While Nicholas Ray’s On Dangerous Ground in some respects betrays its age with some of its melodrama, settings and fashions (sometimes period films can seem like so much science fiction, its so alien) and certainly isn’t quite the film that Ray intended it to be (the film was shelved for two years and altered in post-production against his wishes) it is nonetheless a massively impressive, fascinating picture. In a clever usurping of the ‘wholesome good cop/authority figure’ characters of Between Midnight to Dawn (1950), a more routine crime drama in which clean-cut cops remain untarnished by the dirt they are working in, this film feels much more honest and real. For the first thirty minutes its a distinctly brutal noir showing how a good hard-working cop has been dehumanised by the relentless grimness of his job, genuinely traumatised by the lowlife underbelly of society he has to work in and the negative public perception of cops (a pretty woman confesses she’d never date a cop). Then when he is tasked with investigating a sex-murder out in the high mountains away from the city the film becomes a romantic melodrama and study of redemption. Would anyone believe a happy ending in a film noir? On Dangerous Ground‘s ending, if it doesn’t entirely convince, at least suggests that a ‘happy ever after’ and redemption can be possible, however fleeting.

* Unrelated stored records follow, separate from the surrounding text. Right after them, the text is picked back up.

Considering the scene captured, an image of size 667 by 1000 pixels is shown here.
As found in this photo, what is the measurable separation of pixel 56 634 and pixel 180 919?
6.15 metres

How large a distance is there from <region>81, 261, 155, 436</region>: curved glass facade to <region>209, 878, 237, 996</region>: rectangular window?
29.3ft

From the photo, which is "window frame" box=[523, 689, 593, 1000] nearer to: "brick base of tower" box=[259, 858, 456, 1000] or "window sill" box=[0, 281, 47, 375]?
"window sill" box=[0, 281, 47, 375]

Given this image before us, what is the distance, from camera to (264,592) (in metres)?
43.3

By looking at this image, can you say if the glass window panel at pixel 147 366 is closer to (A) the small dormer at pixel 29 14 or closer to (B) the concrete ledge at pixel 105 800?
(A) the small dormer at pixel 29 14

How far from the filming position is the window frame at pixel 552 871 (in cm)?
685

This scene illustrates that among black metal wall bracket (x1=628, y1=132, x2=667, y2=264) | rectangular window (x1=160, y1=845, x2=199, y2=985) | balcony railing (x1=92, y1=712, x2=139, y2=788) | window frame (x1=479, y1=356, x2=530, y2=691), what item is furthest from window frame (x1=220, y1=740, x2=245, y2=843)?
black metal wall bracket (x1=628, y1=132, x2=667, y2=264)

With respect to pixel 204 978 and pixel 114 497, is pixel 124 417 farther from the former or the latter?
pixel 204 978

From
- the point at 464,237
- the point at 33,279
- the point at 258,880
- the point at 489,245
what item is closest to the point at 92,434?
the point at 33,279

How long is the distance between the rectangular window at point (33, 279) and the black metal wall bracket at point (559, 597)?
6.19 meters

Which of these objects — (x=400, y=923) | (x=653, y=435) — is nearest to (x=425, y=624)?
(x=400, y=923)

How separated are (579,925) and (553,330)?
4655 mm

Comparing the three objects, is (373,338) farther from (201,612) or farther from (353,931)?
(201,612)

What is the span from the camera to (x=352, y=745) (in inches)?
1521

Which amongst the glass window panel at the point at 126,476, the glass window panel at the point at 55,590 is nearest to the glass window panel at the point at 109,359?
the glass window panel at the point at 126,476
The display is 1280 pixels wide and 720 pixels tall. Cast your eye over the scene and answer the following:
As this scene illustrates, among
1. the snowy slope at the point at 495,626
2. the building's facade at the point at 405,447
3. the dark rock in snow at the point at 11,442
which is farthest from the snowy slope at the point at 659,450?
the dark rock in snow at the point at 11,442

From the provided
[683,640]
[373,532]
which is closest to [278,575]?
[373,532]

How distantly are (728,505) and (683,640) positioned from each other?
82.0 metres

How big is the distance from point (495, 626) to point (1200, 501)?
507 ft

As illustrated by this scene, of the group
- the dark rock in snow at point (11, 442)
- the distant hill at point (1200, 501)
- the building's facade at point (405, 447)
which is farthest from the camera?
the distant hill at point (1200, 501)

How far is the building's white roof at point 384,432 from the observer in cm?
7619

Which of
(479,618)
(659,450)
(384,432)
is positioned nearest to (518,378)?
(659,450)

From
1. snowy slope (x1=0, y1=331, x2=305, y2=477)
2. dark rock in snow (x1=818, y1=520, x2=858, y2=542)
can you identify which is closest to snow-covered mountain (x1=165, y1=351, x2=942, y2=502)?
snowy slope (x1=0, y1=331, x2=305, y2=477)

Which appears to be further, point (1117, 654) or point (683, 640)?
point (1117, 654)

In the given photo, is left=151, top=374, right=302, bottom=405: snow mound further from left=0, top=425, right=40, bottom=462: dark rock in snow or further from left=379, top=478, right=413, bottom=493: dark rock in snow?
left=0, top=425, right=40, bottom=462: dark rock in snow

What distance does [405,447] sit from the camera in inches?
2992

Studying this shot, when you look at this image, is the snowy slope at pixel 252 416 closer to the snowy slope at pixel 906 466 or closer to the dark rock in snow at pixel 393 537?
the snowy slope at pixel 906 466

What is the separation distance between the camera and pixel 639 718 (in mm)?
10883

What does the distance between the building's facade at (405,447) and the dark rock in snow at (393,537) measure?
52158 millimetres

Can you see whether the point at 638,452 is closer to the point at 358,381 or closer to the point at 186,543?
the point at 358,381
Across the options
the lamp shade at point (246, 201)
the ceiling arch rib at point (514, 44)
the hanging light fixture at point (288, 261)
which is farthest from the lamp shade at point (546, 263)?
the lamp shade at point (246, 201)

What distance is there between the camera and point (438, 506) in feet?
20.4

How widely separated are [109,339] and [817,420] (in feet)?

As our frustrated honest cop Jim Wilson, Robert Ryan is some kind of revelation with a fantastic performance- his rage is evident in his chiselled jawline and stark eyes, but there’s a subtle fragility there too. His job is gradually destroying him, that much is clear; his worried partners and boss Captain Brawley (Ed Begley) know that Jim is a good man teetering on the edge, and that’s why Brawley sends him out of the city to cool down. The city sequences in which Jim lashes out at anyone who opposes him (viciously beating a suspect and allowing a woman to fall foul of the criminals she snitched on) are gritty and convincing, with an occasional hand-held camera really intensifying the you-are-there feeling. Accompanied by moody driving sequences and a brilliant Bernard Herrmann score, the film prefigures Taxi Driver by some twenty years and is surely an inspiration for Scorsese’s film, from the rain-swept city streets at night to the alienation felt by Jim: one could almost imagine Jim ruminating “one day a real rain will wash away these streets.”
But then Jim is sent to the mountain wilderness of snow and bitter cold, the landscapes suddenly devoid of humanity, barren and stark and beautiful (the location photography in these sequences is exquisite and really impressive- magnificent desolation indeed). The tonal shift is immediate, particularly in Jim- tasked with accompanying the child victim’s father Walter Brent (Ward Bond) who is incandescent with rage and desperate for bloody revenge, wildly brandishing his shotgun- he’s everything Jim was back in the city, and Jim is suddenly faced with seeing himself in Walter and appreciating the folly of his own violent madness. Tracking the child’s killer in deep snow, Jim and Walter reach an isolated farmstead and meet Mary Malden (Ida Lupino), a blind woman who assures them she lives alone and has no knowledge of anyone else being there, despite the tracks saying different. Why would Mary, a decent honest woman who ultimately offers Jim some kind of redemption from his past, hide the killer?
On Dangerous Ground is quite remarkable. It shouldn’t really work, and I guess some noir aficionado’s would claim it doesn’t, citing its ending and the romantic interludes that lead up to it, but that’s just part of what makes it so memorable and unique. The wilderness scenes were shot in Colorado and are amazing, really- the snow and the blizzards are real and the filming must have been something of a nightmare, but its totally effective, barring what look like a very few front-projection shots (reshoots setting-up the happy ending?). The cast is excellent and Herrmann’s music just sublime, shades of what we would hear in Vertigo several years later. The miracle of so many old films such as these is how timeless they seem to be, and how perfect they are. Script, direction, acting, production values, everything seems to click into place in spite of or perhaps because of low budgets (necessity the mother of all invention, a lesson so many bloated modern films should heed).
So ultimately we come back to that earlier question I raised- would anyone believe a happy ending in a film noir? Or maybe we are supposed to take it on face value, and then only afterwards start to doubt it, realise its only the promise of a happy ending, and that maybe the noir wins out after all, maybe a missing reel onwards that we never see. Endings in movies are funny things after all, and quite arbitrary. We often see couples walk off together into the sunset, films ending well before we see them divorcing months/years later, or characters dying- well, that’s how everybody’s story ends eventually; films just tie things up and cut us loose before Time wreaks its inevitable revenge. But I digress (I’ve seen perhaps too many noir movies this year), so I’ll choose my own ending here.